On Mon, 2025-04-28 at 15:22 +0200, Felipe López Montes wrote:
> I am using PostgreSQL 17.4 on x86_64-pc-linux-gnu, compiled by gcc (GCC) 12.4.0, 64-bit,
> and working with the postgres_air Database.
>
> I have a very simple query (please forget about the sense of the query itself,
> I just want to focus on the planner):
>
> SELECT status
> FROM postgres_air.flight
> WHERE status = 'Canceled';
>
> And the following indexes:
>
> CREATE INDEX flight_status_index ON flight(status)
>
> CREATE INDEX flight_canceled ON flight(status)

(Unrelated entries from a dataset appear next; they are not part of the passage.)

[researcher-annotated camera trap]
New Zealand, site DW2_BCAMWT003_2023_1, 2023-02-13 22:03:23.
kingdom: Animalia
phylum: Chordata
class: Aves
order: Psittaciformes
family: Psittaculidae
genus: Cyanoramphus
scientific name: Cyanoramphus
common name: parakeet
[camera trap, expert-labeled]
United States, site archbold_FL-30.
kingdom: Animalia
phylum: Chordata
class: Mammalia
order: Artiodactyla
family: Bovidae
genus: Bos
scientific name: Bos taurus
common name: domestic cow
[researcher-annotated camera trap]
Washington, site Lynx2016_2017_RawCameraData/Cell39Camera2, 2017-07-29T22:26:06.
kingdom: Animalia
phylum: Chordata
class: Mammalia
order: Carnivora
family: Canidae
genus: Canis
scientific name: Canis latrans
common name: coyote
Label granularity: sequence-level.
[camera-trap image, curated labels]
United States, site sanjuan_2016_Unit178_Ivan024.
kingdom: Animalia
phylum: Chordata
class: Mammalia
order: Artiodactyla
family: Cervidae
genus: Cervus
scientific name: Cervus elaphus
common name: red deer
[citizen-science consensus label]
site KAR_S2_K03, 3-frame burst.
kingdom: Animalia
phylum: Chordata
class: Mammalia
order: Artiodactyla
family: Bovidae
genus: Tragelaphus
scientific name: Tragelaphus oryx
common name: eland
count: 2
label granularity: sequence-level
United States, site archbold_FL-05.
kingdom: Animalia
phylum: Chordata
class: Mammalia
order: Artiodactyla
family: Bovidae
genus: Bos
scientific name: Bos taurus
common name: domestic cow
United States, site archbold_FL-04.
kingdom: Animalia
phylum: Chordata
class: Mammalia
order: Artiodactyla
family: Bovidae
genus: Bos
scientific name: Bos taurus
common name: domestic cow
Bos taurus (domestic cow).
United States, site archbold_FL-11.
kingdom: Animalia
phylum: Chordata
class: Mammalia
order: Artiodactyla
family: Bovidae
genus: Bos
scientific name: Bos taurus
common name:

> WHERE status = 'Canceled'
>
>
> Following the book PostgreSQL Query Optimization (Second Edition), there is a
> statement on page 90 talking about Partial Indexes that says that the planner
> will use the partial index rather than the full index on the flight table,
> however after doing my own tests I have checked that this is not true and the
> planner estimates that scanning the full index is cheaper than scanning the
> partial one and would like to understand why.
>
> I assume but might be wrong that having this partial index, lighter than the
> full table index, with both satisfying a specific index-suitable filter
> condition (in this case canceled flights represent 171 rows vs 683178 rows
> from the whole table), should be a reason for the planner to know that
> searching in the partial index should be faster than searching in the full
> index, besides the true fact that this partial index weights less than the
> full one.
>
> I also tried downgrading the version to the one used by the authors of the
> book but same behavior happens.
>
> Please see attached the different plan executions:
>
> Plan for the full index:
>
> QUERY PLAN
> Index Only Scan using flight_status_index on flight (cost=0.42..7.61 rows=182 width=11) (actual time=0.042..0.062
rows=171loops=1)
> Index Cond: (status = 'Canceled'::text)
> Heap Fetches: 0
> Planning Time: 0.173 ms
> Execution Time: 0.080 ms
>
> Plan for the partial index:
>
> QUERY PLAN
> Index Only Scan using flight_canceled on flight (cost=0.14..10.82 rows=182 width=11) (actual time=0.039..0.050
rows=171loops=1)
> Heap Fetches: 0
> Planning Time: 0.135 ms
> Execution Time: 0.066 ms
Which index is bigger (you can use \di+ in "psql")?
Could you run the pgstatindex() function from the "pgstattuple" extension on
both indexes and compare the output?
Does ANALYZE on the table make a difference?
Yours,
Laurenz Albe